## What to produce
Revise the rows below so that "bus front door" becomes "bus entry door" wherever it occurs, keeping everything else unchanged, and leave the pictures out of your answer.

# Start of Rows

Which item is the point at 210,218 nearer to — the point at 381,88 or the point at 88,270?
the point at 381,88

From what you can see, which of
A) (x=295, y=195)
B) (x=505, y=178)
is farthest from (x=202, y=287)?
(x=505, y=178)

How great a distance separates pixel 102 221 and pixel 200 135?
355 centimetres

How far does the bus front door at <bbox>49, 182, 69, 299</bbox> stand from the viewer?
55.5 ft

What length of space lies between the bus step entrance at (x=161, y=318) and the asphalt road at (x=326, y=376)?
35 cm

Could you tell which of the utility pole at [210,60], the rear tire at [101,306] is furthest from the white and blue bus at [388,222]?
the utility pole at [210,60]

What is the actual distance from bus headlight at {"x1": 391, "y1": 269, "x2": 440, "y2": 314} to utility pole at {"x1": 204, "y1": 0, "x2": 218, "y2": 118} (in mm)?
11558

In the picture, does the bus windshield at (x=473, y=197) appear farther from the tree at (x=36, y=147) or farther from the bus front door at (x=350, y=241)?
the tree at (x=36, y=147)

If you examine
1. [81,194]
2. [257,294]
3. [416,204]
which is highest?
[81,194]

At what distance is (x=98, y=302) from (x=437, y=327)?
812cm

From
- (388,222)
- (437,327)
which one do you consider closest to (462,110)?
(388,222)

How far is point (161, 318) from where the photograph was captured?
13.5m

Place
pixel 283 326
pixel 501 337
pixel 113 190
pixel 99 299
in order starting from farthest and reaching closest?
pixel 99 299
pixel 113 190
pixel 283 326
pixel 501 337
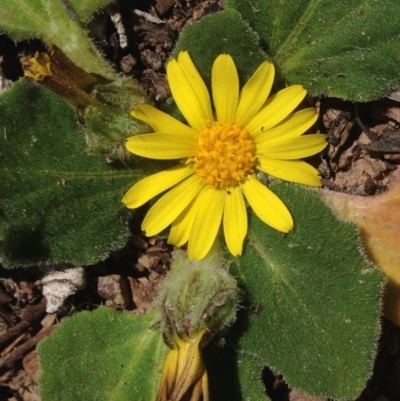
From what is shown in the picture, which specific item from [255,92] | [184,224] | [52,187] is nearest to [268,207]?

# End of Rows

## Written response
Which item is the point at 210,218 nearer to — the point at 381,88 or the point at 88,270?
the point at 381,88

From what you can see, which of
A) (x=295, y=195)
B) (x=505, y=178)
is farthest from (x=202, y=287)?
(x=505, y=178)

How great a distance separates pixel 102 221 and pixel 200 135?
355 centimetres

How far does the bus entry door at <bbox>49, 182, 69, 299</bbox> stand from the viewer?
55.5 ft

What length of space lies between the bus step entrance at (x=161, y=318) and the asphalt road at (x=326, y=376)?
35 cm

Could you tell which of the utility pole at [210,60], the rear tire at [101,306] is furthest from the white and blue bus at [388,222]?
the utility pole at [210,60]

What is the actual distance from bus headlight at {"x1": 391, "y1": 269, "x2": 440, "y2": 314} to utility pole at {"x1": 204, "y1": 0, "x2": 218, "y2": 118} (in mm)?
11558

In the picture, does the bus windshield at (x=473, y=197) appear farther from the tree at (x=36, y=147) or farther from the bus entry door at (x=350, y=241)?
the tree at (x=36, y=147)

If you examine
1. [81,194]
2. [257,294]
3. [416,204]
which is highest?
[81,194]

At what distance is (x=98, y=302) from (x=437, y=327)?
812cm

From
- (388,222)
- (437,327)
which one do you consider closest to (462,110)?
(388,222)

How far is point (161, 318) from where the photograph was captured?
13.5m

Place
pixel 283 326
pixel 501 337
pixel 113 190
pixel 99 299
in order starting from farthest and reaching closest?
pixel 99 299
pixel 113 190
pixel 283 326
pixel 501 337
From what is shown in the picture, which specific item from [255,92] | [184,224] | [52,187] is nearest to [268,207]?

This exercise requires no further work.